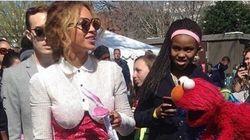 Beyoncé et Jay-Z s'incrustent à la chasse aux œufs de Pâques des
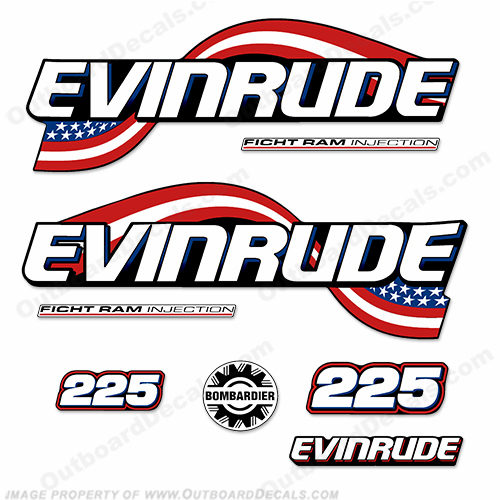 Evinrude 225hp Flag Series Decals
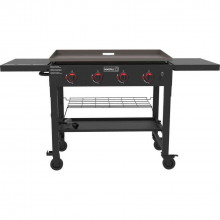 4-Burner Propane Gas Grill in Black with Griddle Top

=-=-=

◆ Required action
The response must restate each line of the material above exactly and contain no images.

◆ Solution
 Beyoncé et Jay-Z s'incrustent à la chasse aux œufs de Pâques des
 Evinrude 225hp Flag Series Decals
 4-Burner Propane Gas Grill in Black with Griddle Top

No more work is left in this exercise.